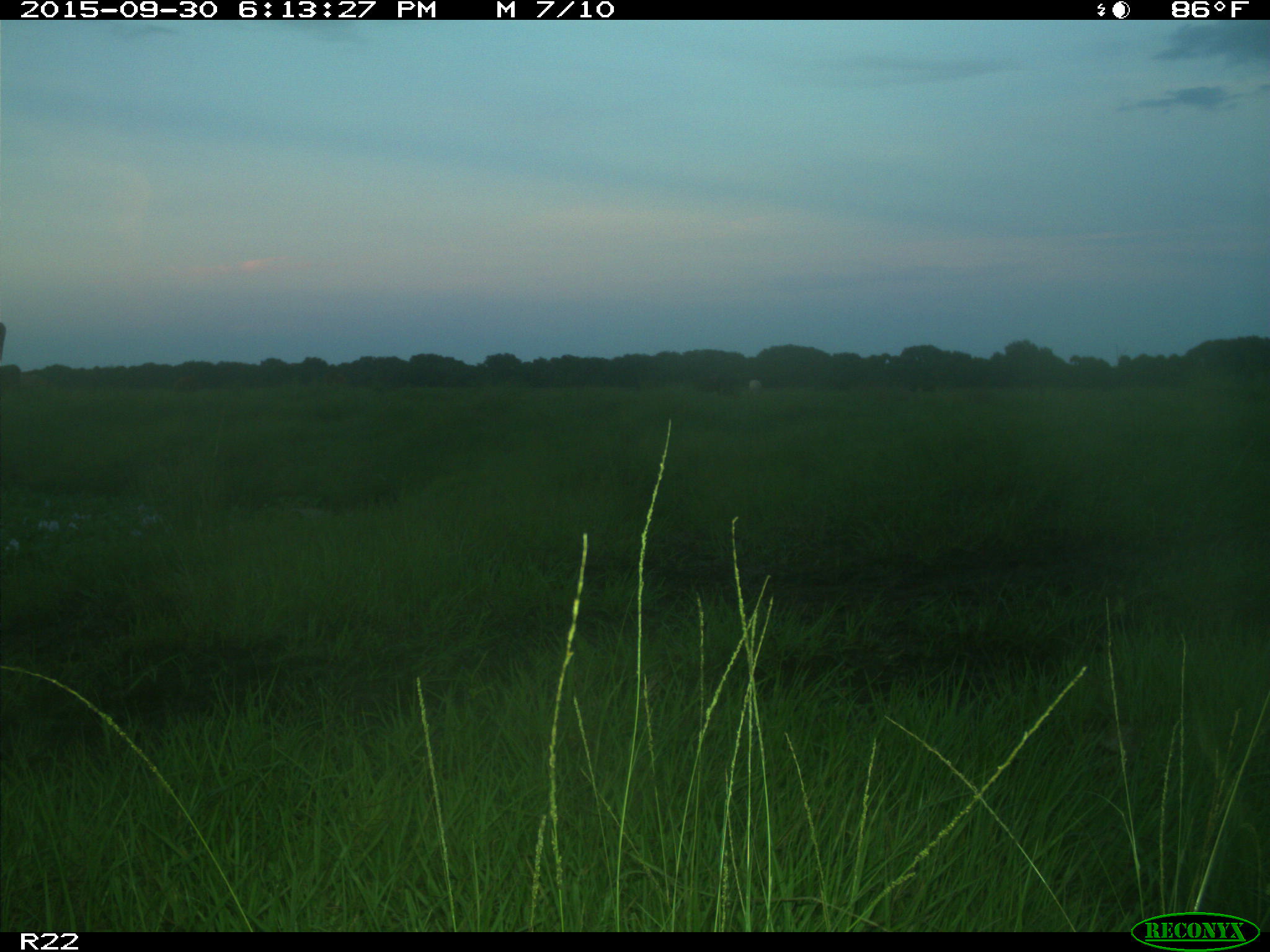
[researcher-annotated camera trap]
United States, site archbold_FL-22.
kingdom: Animalia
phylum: Chordata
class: Mammalia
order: Artiodactyla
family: Bovidae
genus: Bos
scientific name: Bos taurus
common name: domestic cow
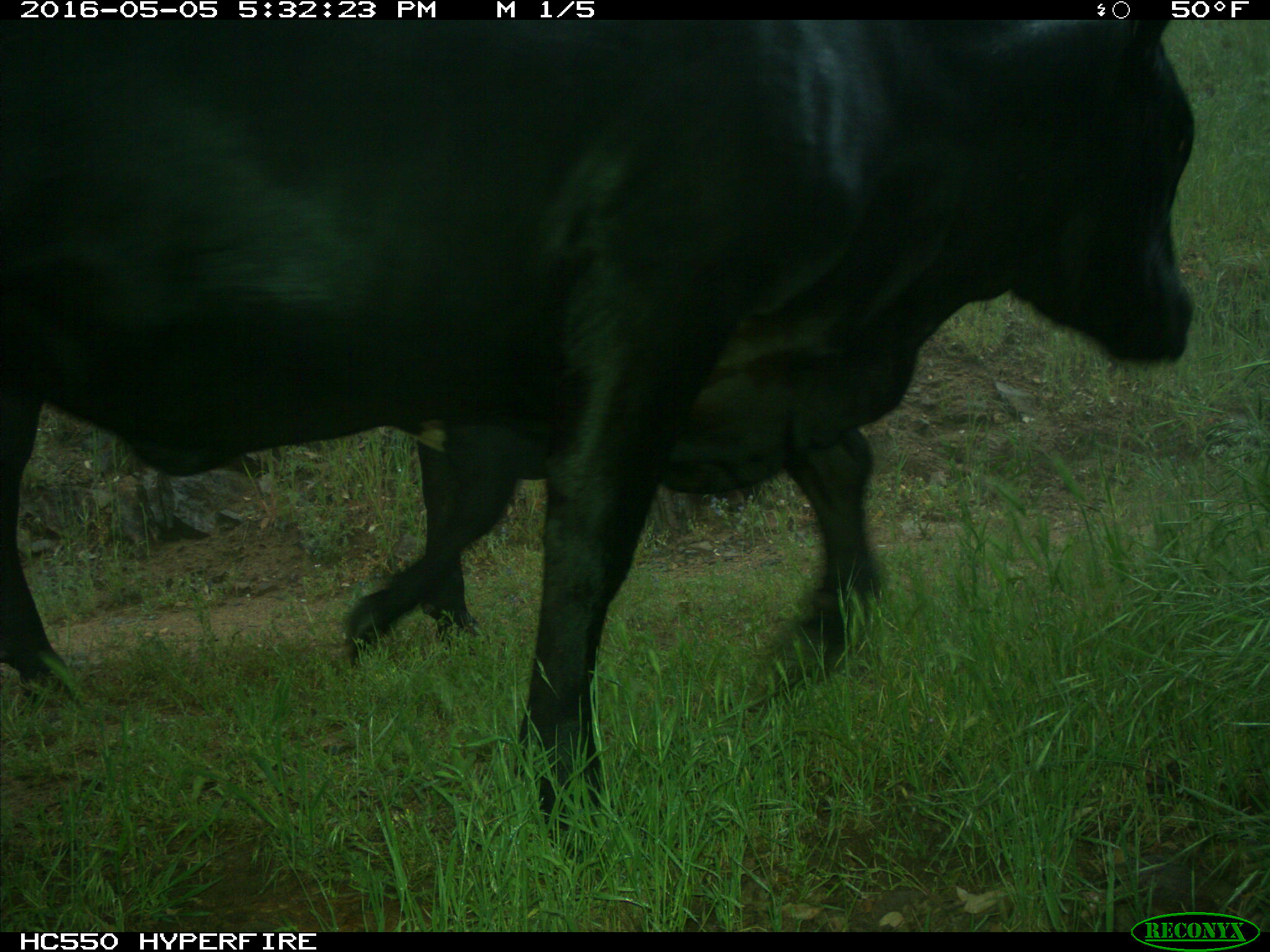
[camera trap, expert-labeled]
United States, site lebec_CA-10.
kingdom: Animalia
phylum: Chordata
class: Mammalia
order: Artiodactyla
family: Bovidae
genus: Bos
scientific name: Bos taurus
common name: domestic cow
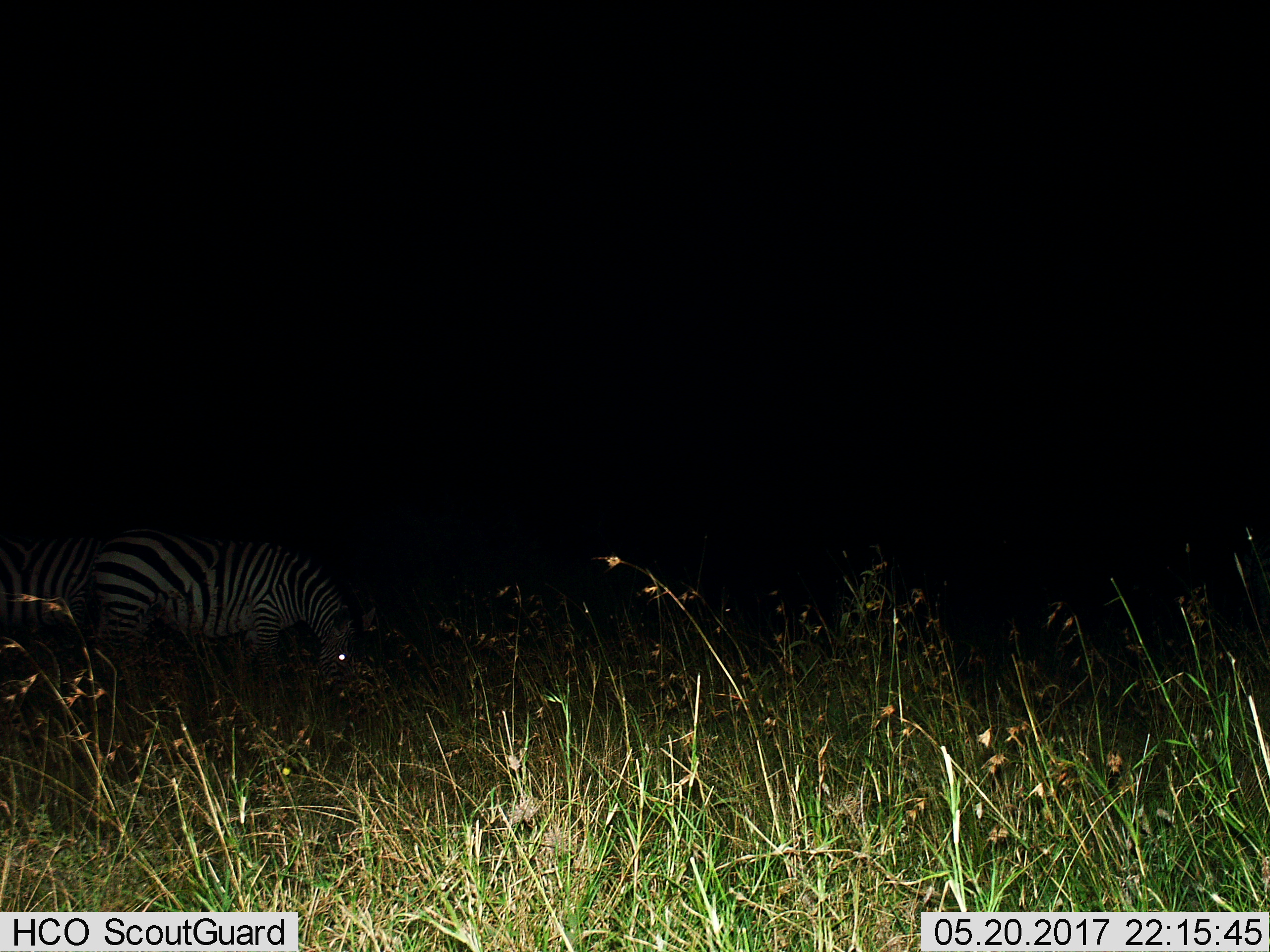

EXERCISE PROMPT
Write out the material exactly, excluding pictures.

OUTPUT
[researcher-annotated camera trap]
United States, site archbold_FL-22.
kingdom: Animalia
phylum: Chordata
class: Mammalia
order: Artiodactyla
family: Bovidae
genus: Bos
scientific name: Bos taurus
common name: domestic cow
[camera trap, expert-labeled]
United States, site lebec_CA-10.
kingdom: Animalia
phylum: Chordata
class: Mammalia
order: Artiodactyla
family: Bovidae
genus: Bos
scientific name: Bos taurus
common name: domestic cow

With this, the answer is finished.